I finally got semi started today. I'm drilling the holes partially with a spade bit for alignment. Then using those partial holes, I'm boring the thru hole with a $14.00 MLCS HSS 3/4" bit. Seems to be working. I have the 2 tops clamped over one of the upside bottoms, so punch through won't be seen and a little dimpling will give the bottom some art appeal....
Boss lady just put me on another task....Later!


----------



## pmaru77 (Apr 14, 2009)

*Better table saw design?*

I'm not sure how accurate the 3/4 holes need to be, so I am going to use them for clamping access only I think. Mine are going to be varying here and there about 1/32. I'm ready to install the bottom plates and have a question about the slots for the table saw bed. What are they good for? Should they not be a continuation of the table saw slots?
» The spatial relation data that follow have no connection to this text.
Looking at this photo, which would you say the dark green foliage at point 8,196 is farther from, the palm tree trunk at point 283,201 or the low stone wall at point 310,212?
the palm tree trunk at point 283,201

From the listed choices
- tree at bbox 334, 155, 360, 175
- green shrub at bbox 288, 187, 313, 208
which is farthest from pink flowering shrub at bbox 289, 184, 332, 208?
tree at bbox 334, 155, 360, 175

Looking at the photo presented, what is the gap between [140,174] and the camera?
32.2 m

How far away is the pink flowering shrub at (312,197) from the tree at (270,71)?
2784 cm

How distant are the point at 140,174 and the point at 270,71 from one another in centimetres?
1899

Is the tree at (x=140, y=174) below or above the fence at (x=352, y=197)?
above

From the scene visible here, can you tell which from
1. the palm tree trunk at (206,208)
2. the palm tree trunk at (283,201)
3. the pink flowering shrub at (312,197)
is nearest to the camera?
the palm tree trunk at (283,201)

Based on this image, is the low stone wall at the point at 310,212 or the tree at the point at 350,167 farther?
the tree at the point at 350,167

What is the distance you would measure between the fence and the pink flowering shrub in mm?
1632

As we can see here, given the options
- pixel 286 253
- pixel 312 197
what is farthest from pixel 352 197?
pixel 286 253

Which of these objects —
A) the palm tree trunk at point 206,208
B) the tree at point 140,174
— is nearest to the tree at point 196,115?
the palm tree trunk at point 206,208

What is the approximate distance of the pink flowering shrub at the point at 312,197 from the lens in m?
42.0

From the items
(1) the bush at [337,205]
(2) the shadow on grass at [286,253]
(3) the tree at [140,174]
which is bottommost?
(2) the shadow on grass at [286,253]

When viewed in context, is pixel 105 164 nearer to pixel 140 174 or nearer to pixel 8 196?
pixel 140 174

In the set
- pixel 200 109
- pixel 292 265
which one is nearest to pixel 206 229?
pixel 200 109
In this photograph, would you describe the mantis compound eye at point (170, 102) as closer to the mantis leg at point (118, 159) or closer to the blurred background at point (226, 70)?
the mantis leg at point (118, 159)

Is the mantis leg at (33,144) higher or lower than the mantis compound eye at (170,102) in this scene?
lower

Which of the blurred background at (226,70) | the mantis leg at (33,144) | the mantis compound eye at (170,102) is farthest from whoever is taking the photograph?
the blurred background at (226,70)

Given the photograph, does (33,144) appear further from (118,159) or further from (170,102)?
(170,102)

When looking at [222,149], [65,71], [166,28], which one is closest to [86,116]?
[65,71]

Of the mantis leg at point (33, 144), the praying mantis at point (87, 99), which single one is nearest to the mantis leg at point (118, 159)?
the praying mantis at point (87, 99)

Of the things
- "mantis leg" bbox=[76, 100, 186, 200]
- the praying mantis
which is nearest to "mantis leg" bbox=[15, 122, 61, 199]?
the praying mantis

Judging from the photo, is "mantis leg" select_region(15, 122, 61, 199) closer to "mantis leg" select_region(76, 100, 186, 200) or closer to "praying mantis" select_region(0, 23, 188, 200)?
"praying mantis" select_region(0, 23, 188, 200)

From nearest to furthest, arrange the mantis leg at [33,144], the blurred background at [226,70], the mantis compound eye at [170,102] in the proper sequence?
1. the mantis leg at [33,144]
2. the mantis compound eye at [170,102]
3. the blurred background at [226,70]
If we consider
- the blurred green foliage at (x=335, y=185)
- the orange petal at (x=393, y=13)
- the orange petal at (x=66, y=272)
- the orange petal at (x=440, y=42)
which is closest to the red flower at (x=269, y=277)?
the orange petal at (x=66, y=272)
Mine are 12.5" apart on my table saw and the drawings are 12" I did not put them in as they can be put in anytime. Also I might pick up a new table saw, and sell my Bosch because I can get good money for it because of the stand etc. So I am wanting to get a good table saw to use on this bench. Also, any way to have a better guide system while we are at it? Anyways, I have the pipe and wood to move onto the table saw mount, but I cannot do it until I decide on a saw. Any ideas on a saw? No portable stand needed........... I have to get the saw before I can go on.


----------



## pmaru77 (Apr 14, 2009)

Pleasant discovery.......

I just installed the pipes to hold the table saw. Low and behold...the pipes act as a grab handle while tucked away. You can grab the pipe near the center and carry the half table with ease. I've been struggling trying to find a good hold on the half table when moving it around until I installed the pipe. I used 1.5" dia galv piping (for electrical?) and it measures a tad above 1.500". Bummer that there is no drill size just above that. I used a 1 5/8 hole saw so I have plenty of clearance. I tried looking for something that would open a 1.5 hole a tad, but came up empty. A 1 3/8 drum sanding bit would be perfect, but all they have is 1.5" and when tightening down the sandpaper, it swells even larger. The 1.50+ pipe is perfect size for grabbing and carrying. This may be in the instructions, but who reads instructions?


----------



## bladeburner (Jun 8, 2013)

I finished mine last week and kind of forgot about your thread. I also mounted a vise and router station on the other side. I pocket holed everything. For the bottom, I drove the screws with a right angle drive. 
I used my tracksaw to connect the holes. Ron said he did also.
Here's some pics.

I boxed the area under the router plate for extra support and dust collection.











Added this vise. And the Grizzly clamps work great.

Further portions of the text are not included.